Records for the exercise section start

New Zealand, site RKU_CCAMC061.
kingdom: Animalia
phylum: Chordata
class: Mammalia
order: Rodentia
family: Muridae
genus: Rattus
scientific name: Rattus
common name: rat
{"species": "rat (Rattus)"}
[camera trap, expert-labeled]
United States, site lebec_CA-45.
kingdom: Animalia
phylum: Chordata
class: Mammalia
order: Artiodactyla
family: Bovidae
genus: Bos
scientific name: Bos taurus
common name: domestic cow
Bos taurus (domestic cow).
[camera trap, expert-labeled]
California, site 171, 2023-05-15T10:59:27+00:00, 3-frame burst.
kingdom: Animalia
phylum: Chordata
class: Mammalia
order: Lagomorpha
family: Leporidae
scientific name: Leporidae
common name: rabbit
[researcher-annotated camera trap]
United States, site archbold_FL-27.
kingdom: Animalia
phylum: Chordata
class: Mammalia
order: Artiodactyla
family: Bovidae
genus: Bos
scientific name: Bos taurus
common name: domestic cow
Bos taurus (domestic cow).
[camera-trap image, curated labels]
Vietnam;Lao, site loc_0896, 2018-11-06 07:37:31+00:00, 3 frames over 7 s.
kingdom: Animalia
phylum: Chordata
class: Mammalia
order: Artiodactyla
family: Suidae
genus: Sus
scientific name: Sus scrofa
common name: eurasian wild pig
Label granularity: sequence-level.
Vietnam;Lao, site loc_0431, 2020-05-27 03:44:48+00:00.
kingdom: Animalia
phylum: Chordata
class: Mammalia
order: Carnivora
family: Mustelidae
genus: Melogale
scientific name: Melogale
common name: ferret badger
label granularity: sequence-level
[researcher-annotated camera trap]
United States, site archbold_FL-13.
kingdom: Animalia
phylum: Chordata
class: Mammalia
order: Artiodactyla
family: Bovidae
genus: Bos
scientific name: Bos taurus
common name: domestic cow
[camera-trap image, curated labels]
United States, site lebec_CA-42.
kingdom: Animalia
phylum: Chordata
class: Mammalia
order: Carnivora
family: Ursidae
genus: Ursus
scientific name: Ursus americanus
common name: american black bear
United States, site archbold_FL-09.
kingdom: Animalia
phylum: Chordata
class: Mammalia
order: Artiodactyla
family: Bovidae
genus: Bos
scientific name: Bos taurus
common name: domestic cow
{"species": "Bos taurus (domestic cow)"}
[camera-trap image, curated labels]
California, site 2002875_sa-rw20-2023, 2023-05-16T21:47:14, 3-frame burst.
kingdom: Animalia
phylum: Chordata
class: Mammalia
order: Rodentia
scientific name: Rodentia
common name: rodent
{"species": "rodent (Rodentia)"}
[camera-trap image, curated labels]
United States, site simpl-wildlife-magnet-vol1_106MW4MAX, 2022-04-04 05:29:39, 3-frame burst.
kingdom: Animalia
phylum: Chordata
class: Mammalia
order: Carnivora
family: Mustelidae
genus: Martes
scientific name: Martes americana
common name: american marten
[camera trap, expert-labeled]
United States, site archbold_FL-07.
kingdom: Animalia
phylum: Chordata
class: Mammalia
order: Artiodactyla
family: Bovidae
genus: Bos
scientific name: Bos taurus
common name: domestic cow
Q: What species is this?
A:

Records for the exercise section end

» **Task**
Read through the entries above and copy each line that has the string "sequence" in it.

» **Exercise solution**
Label granularity: sequence-level.
label granularity: sequence-level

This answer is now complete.